— START EXERCISE MATERIAL —

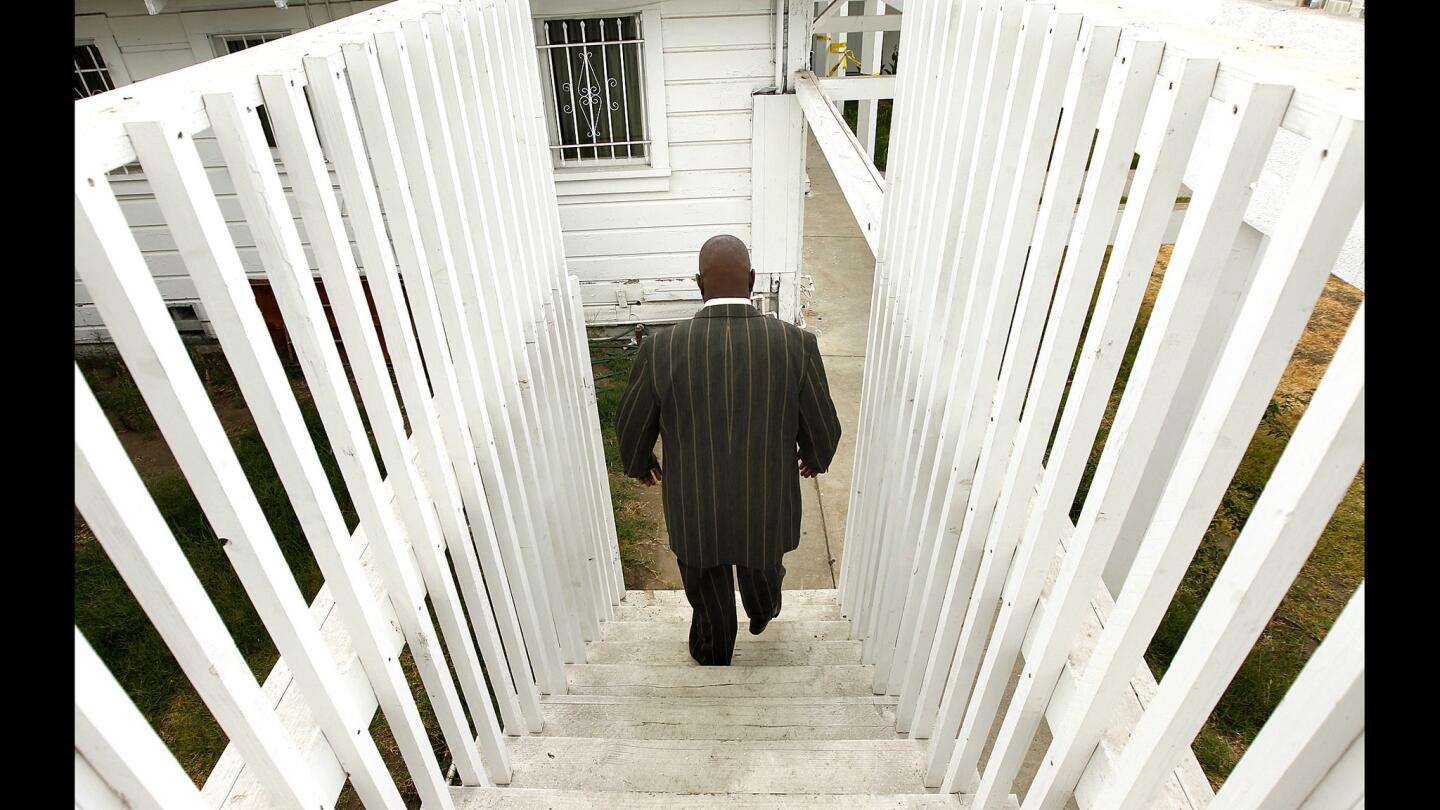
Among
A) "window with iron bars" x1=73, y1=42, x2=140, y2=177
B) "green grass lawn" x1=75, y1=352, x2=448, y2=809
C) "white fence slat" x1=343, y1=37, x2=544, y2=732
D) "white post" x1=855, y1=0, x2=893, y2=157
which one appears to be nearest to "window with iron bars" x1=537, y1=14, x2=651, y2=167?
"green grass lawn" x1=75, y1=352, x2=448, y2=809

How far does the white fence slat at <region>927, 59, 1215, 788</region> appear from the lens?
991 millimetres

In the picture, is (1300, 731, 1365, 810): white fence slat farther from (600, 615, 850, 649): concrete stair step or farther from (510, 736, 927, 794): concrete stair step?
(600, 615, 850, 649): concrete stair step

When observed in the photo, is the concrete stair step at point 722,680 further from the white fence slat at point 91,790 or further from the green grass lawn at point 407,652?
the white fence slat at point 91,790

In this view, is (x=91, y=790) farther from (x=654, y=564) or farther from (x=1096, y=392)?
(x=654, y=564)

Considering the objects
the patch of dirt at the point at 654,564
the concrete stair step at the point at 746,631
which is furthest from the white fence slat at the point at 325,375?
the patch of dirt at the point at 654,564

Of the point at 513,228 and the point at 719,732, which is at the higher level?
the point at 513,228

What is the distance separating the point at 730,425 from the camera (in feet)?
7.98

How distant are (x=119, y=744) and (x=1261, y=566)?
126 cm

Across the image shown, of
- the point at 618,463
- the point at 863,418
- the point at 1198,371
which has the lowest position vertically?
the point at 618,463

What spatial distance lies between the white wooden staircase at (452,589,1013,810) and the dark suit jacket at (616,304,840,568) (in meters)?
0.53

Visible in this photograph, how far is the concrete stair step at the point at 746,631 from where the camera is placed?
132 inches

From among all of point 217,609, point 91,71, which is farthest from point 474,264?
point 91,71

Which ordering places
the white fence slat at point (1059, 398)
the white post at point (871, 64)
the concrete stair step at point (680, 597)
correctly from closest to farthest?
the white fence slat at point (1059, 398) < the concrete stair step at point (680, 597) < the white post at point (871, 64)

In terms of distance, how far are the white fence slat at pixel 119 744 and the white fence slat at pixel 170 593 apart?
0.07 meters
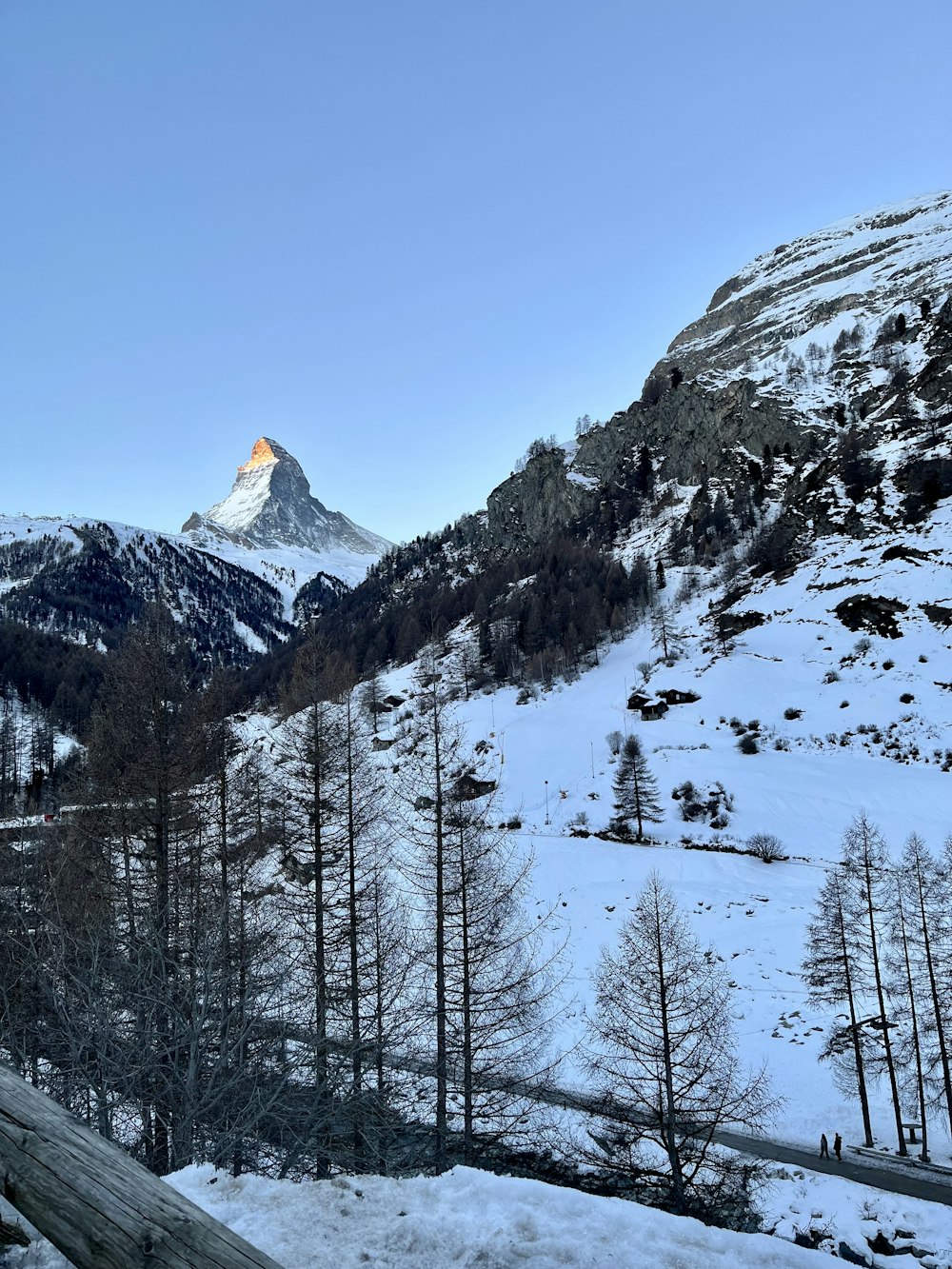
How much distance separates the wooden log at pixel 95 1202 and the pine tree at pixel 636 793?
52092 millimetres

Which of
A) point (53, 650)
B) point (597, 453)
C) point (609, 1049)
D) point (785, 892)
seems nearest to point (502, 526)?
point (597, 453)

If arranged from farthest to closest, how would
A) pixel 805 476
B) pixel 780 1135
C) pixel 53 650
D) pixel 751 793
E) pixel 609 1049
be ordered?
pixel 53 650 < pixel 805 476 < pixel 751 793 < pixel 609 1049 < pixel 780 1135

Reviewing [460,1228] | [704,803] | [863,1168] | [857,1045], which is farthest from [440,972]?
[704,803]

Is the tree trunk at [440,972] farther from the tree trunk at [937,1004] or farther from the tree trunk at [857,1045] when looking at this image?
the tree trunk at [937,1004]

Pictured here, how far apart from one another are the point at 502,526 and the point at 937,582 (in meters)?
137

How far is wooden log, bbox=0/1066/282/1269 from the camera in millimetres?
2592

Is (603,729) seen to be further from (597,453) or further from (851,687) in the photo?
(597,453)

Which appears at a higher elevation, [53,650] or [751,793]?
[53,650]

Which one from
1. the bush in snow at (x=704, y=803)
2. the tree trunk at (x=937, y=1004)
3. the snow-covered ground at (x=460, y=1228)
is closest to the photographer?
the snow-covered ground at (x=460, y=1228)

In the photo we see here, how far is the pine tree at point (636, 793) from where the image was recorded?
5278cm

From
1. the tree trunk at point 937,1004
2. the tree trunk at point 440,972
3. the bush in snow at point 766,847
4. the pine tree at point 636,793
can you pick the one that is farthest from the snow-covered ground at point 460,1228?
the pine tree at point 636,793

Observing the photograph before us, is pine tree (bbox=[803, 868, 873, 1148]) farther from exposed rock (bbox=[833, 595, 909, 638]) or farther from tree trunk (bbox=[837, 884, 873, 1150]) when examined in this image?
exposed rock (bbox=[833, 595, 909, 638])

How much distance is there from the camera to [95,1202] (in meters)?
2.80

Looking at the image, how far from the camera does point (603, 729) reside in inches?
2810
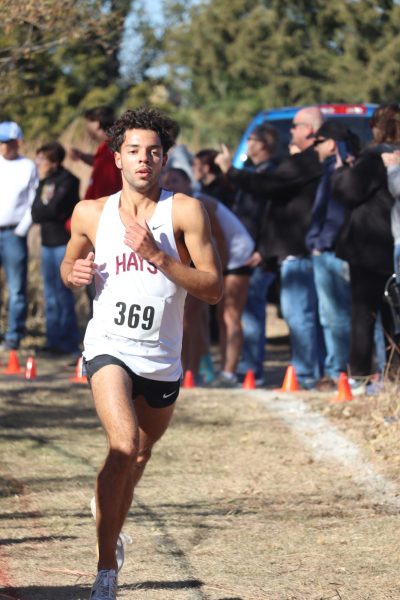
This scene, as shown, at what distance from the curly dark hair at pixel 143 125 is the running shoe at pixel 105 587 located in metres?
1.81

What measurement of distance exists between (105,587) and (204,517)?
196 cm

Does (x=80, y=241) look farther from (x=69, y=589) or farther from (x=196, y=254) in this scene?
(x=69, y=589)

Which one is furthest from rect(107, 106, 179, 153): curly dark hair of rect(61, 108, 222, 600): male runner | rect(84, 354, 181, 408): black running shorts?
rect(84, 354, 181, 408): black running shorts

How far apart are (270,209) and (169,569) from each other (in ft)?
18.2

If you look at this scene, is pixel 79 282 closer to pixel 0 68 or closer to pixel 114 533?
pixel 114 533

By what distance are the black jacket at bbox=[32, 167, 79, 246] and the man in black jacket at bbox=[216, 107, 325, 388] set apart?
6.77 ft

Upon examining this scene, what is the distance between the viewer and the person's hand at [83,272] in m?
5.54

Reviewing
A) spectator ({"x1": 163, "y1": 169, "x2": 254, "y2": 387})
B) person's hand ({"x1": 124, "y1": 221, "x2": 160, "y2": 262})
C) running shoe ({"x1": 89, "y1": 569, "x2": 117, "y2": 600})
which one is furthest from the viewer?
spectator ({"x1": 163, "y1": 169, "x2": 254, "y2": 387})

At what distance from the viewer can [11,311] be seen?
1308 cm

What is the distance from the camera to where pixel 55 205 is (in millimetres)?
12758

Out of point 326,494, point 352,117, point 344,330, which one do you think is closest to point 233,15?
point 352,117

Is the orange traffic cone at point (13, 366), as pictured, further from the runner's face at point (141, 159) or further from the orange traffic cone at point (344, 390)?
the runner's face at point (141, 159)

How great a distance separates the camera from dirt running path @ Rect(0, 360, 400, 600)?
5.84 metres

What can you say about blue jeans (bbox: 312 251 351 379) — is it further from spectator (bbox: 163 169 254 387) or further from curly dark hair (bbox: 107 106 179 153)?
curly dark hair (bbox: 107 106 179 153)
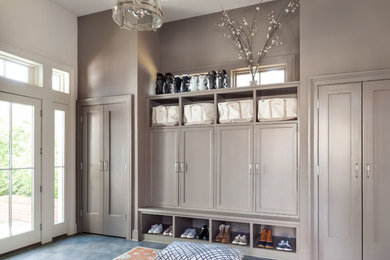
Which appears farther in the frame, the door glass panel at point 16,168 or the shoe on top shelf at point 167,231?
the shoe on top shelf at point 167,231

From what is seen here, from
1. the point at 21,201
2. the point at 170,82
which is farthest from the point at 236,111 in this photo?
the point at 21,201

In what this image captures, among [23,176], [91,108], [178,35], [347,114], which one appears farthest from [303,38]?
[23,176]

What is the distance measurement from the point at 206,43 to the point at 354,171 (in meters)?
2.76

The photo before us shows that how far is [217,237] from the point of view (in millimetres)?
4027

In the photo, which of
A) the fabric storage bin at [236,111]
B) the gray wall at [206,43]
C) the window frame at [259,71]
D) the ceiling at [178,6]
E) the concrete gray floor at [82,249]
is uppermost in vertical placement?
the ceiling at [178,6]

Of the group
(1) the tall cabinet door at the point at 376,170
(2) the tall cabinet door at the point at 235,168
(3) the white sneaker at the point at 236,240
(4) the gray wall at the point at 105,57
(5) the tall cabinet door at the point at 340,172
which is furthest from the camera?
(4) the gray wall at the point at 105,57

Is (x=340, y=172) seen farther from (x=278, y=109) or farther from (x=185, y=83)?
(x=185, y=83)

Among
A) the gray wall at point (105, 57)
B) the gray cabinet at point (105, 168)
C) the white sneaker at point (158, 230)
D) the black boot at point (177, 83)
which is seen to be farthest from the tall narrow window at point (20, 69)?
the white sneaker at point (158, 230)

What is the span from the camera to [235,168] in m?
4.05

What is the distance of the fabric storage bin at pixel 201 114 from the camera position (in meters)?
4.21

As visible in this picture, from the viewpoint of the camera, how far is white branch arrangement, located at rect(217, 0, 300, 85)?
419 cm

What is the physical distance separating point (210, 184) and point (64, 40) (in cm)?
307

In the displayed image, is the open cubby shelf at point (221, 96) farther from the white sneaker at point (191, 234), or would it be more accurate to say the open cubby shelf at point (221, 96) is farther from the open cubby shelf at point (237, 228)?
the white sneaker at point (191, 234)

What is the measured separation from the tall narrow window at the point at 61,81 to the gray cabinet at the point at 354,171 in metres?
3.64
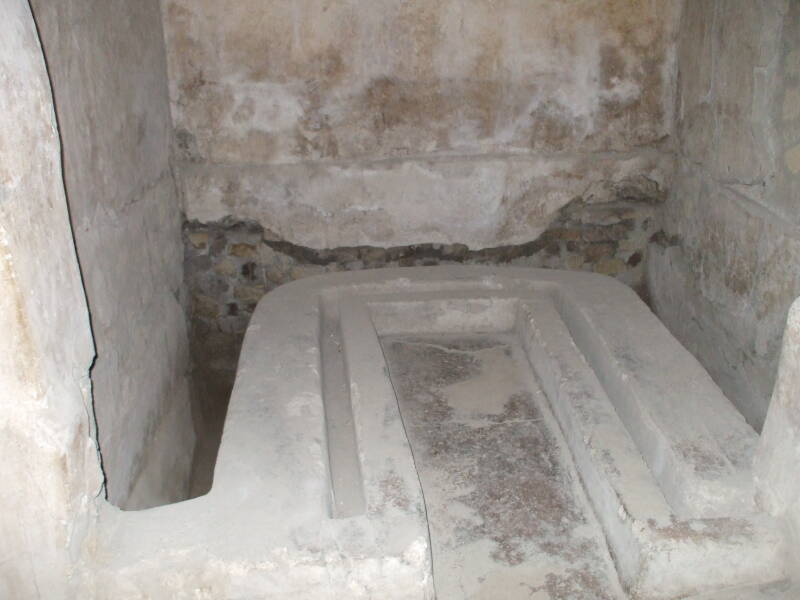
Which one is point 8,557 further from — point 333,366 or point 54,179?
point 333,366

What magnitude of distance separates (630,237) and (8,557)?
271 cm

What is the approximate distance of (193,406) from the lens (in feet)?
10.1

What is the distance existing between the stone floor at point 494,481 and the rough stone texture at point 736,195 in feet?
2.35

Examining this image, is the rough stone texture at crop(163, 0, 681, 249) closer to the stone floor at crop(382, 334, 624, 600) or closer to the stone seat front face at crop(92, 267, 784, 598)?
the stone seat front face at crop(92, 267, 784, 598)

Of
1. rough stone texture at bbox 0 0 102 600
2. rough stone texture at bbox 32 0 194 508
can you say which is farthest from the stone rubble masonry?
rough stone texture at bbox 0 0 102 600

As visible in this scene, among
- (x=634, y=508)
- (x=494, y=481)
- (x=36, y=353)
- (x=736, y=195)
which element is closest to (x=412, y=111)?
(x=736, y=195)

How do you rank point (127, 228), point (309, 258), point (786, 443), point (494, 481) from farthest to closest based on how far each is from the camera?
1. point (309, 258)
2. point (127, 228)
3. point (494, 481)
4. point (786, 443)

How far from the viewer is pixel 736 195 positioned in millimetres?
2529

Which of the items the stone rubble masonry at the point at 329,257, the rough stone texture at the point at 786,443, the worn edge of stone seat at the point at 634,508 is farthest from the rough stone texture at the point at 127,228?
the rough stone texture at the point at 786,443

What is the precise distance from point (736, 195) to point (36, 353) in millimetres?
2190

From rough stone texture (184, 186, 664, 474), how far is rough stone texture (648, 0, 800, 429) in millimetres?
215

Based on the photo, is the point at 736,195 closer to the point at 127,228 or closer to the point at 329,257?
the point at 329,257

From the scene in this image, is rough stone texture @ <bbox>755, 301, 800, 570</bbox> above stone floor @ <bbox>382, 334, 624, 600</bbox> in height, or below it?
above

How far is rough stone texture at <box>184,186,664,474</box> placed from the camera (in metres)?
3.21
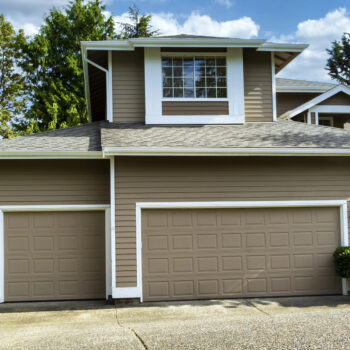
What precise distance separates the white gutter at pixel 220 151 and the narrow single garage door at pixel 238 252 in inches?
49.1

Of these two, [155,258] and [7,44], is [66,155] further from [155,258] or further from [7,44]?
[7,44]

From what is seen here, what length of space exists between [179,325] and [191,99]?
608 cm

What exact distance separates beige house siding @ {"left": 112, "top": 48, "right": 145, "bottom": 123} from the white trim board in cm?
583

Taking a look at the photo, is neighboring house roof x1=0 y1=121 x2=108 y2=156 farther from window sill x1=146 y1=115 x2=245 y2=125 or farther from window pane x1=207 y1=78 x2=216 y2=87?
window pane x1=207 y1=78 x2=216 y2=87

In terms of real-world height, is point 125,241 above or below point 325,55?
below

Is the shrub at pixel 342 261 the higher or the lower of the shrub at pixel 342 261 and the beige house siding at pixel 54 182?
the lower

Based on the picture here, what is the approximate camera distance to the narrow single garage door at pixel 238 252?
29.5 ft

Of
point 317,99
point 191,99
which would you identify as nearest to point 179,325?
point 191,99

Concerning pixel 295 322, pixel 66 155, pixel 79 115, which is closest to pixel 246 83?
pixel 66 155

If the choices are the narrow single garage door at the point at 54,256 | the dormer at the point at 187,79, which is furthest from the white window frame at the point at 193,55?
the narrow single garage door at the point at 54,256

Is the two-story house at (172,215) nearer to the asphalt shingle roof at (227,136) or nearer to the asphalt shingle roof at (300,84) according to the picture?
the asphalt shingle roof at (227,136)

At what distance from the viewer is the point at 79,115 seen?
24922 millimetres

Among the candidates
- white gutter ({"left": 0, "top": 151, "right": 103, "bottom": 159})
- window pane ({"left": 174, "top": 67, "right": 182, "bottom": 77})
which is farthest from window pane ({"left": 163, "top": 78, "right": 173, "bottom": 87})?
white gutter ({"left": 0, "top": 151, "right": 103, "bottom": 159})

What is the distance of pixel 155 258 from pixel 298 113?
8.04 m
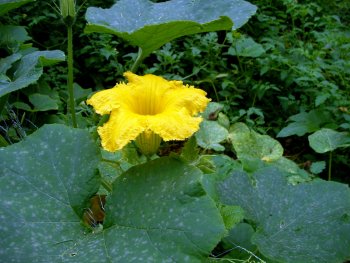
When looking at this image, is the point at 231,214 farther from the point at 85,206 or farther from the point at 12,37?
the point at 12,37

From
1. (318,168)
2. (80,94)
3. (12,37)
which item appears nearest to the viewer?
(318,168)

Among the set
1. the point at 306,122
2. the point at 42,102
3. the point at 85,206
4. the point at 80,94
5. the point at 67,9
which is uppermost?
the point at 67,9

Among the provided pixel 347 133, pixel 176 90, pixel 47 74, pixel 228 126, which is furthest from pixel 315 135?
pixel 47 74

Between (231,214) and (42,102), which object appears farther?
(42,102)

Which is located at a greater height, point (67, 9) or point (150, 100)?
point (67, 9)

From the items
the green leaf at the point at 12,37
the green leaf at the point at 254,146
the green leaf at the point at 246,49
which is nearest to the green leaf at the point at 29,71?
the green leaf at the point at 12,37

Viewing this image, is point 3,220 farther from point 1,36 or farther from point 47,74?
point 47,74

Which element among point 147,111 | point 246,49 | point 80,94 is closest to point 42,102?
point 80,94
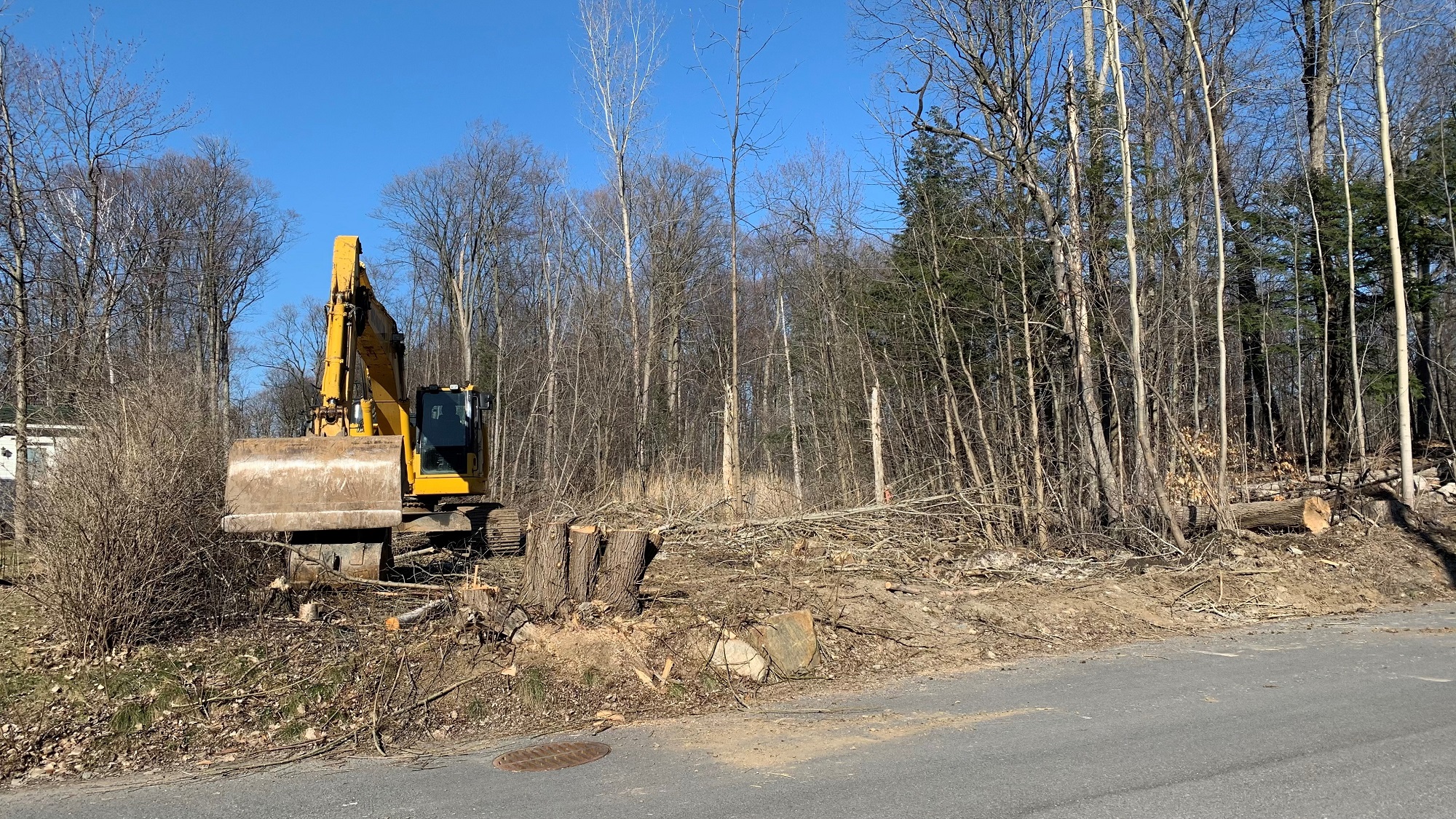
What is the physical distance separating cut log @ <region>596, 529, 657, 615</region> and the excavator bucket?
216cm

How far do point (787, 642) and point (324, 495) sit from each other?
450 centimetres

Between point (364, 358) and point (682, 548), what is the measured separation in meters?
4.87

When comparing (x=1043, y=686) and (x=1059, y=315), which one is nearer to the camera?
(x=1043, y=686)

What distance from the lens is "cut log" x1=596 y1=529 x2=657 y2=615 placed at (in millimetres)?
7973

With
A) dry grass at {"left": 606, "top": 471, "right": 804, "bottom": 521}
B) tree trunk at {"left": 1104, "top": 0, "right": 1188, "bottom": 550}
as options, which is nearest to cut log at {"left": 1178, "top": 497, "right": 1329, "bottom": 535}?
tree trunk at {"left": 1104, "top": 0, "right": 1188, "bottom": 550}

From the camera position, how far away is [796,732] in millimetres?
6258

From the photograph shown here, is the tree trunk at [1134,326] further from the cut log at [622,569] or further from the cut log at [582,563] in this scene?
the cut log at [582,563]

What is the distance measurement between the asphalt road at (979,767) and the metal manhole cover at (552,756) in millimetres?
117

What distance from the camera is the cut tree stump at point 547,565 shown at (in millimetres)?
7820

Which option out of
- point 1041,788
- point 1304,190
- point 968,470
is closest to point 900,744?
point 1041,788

— END EXERCISE MATERIAL —

§ **WHAT YOU SHOULD DO**:
Change "asphalt road" to "paved road" in the stretch from the line containing "When comparing (x=1043, y=686)" through the end of the records, and reproduce that stretch with nothing else altered.

§ **ANSWER IN FULL**:
When comparing (x=1043, y=686) and (x=1059, y=315), which one is nearer to the camera?
(x=1043, y=686)

What distance from the lens is "cut log" x1=596 y1=529 x2=657 y2=615 placed at (in millimetres)?
7973

With
A) dry grass at {"left": 606, "top": 471, "right": 804, "bottom": 521}
B) tree trunk at {"left": 1104, "top": 0, "right": 1188, "bottom": 550}
as options, which is nearest to cut log at {"left": 1178, "top": 497, "right": 1329, "bottom": 535}?
tree trunk at {"left": 1104, "top": 0, "right": 1188, "bottom": 550}

From the camera position, how far away is [796,732] in millimetres?
6258

From the photograph shown here, is the tree trunk at [1134,326] further from the cut log at [622,569] or further from the cut log at [582,563] in this scene?
the cut log at [582,563]

What is the distance measurement between the paved road at (979,767) and the metal manhole cover at (552,756) in millimetres?
117

What distance from the camera is the cut tree stump at point 547,565 shown at (in millimetres)?
7820

Which option out of
- point 1041,788
- point 1304,190
- point 968,470
is closest to point 900,744?
point 1041,788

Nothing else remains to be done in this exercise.